Alla fine degli anni ’90 una vertenza sindacale aveva interessato per lungo tempo, anche con momenti di aspro confronto, docenti e Comuni per la gratuità dei pasti consumati durante la refezione degli alunni.

Alla fine la vertenza si era conclusa (legge n. 4/1999) con il riconoscimento del diritto dei docenti al pasto gratuito e con l’impegno del Miur di rimborsare, se pur in modo forfettario, i Comuni che avevano l’onere di organizzazione della mensa. Dalla legge la norma era stata trasferita nel CCNL della scuola (ora art. 21). Da allora sono passati più di 15 anni, ma da un po’ di tempo la questione è ridiventata problematica e la vertenza si è riaperta.

Nel frattempo è aumentato il numero di docenti e di personale Ata fruitori della mensa gratuita, sono aumentate anche le spese dei Comuni per la gestione del servizio, mentre il rimborso del Miur sembra che sia rimasto a valore immutato.

L’Anci, attraverso il presidente Fassino ha chiesto al ministro dell’istruzione Giannini di farsi carico direttamente del costo dei pasti, anziché rimborsare in modo insufficiente i Comuni.  

Un intervento per risolvere la problematica relativa agli oneri sostenuti dai Comuni per la fruizione dei pasti del personale statale nelle mense comunali che, oltre ad arrecare notevoli difficoltà ai bilanci comunali, è  anche motivo di disaccordo tra le scuole e i Comuni”: questa la richiesta contenuta nella lettera inviata da Fassino al ministro Giannini.

L’Anci mette in discussione le disposizioni normative che prevedono un ‘contributo’ dello Stato, per i pasti forniti dai Comuni, in luogo del rimborso dell’intero costo di ogni singolo pasto e, di conseguenza, anche il mancato consenso sulla norma che prevede che tale ‘contributo’ sia erogato in proporzione al numero delle classi che accedono al servizio, invece che al reale numero dei pasti forniti, tra i quali spesso sono compresi anche quelli per gli insegnanti di sostegno, “determinando a nostro avviso un’ulteriore iniquità nella ripartizione delle risorse”.

Nel 2009 – ha ricordato il presidente dell’Anci – anche una sentenza del Tar Lombardia, confermando la tesi sostenuta dai Comuni, ha precisato che il costo di ogni attività formativa, quindi anche l’assistenza alla refezione, deve essere posta a carico dello Stato, quale datore di lavoro, gravando sull’Ente locale la sola gestione dei servizi di assistenza scolastica a favore degli alunni”.
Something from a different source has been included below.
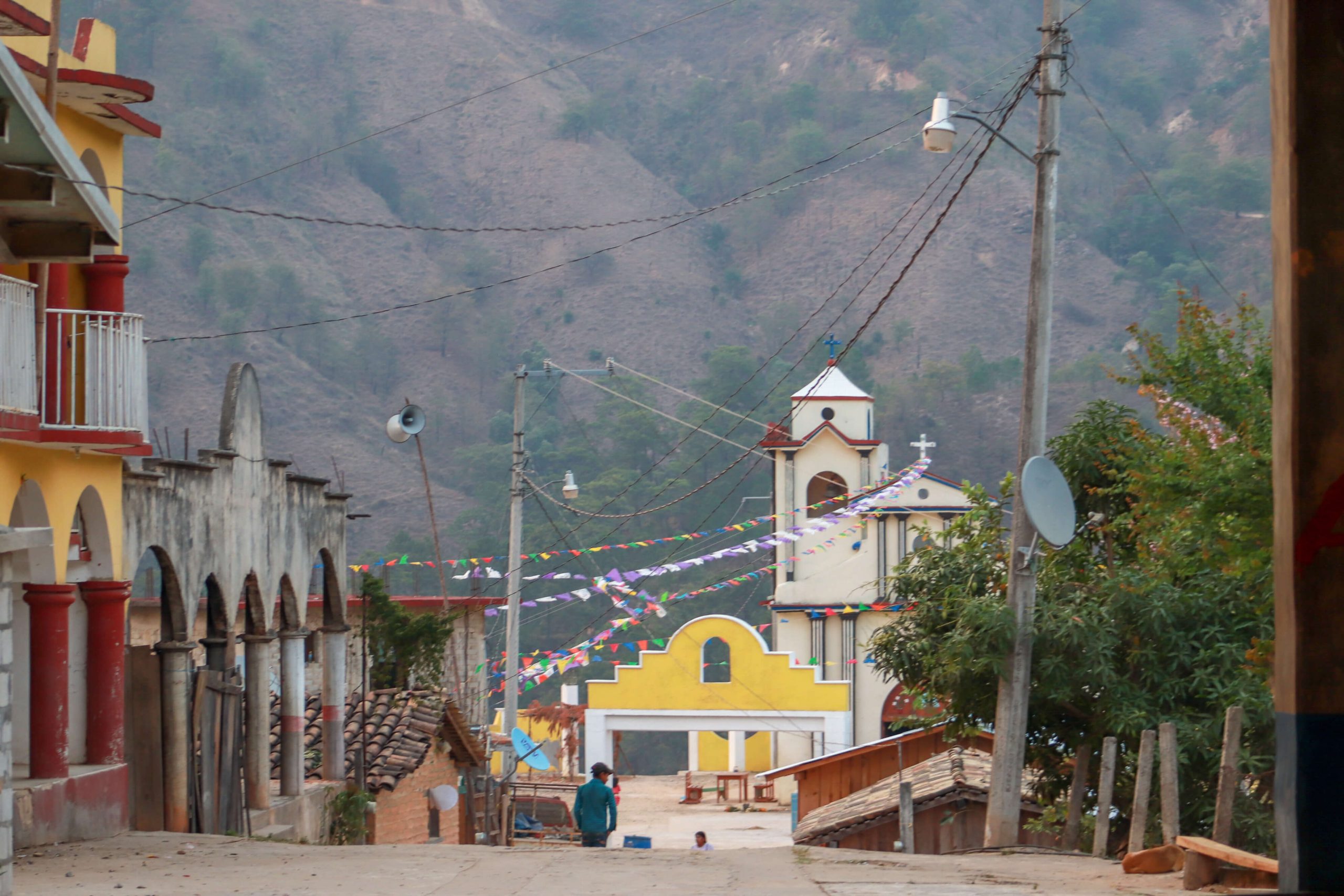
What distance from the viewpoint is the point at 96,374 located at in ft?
42.1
Insomma, in tempi di crisi economica i Comuni non sono più nelle condizioni di sostenere economicamente spese non proprie, come quella per la fornitura del pasto a personale dipendente da altra amministrazione.
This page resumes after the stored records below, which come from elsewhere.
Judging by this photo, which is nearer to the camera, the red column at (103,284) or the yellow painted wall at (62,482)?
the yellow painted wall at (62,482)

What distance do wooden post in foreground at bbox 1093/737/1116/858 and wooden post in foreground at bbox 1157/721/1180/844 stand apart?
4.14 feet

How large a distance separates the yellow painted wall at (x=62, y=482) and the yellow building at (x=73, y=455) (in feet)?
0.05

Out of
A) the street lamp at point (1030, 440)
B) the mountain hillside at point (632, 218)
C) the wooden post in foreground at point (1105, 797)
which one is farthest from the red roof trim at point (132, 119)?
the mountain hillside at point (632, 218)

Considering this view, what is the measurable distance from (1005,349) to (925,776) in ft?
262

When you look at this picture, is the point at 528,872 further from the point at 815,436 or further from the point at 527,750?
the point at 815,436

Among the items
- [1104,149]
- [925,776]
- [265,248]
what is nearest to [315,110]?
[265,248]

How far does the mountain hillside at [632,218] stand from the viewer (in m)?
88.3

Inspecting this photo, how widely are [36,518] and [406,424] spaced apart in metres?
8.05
La richiesta finale è che, a partire dal 2016, si possa prevedere un aumento delle risorse, adeguandole sia al numero di dipendenti statali autorizzati che al reale costo del pranzo, in attesa di intervenire con una modifica normativa che conduca tale spesa nell’ambito delle competenze proprie del Ministero dell’Istruzione.

La legge di stabilità 2016 riuscirà a tenerne conto o i docenti dovranno portarsi il panino da casa?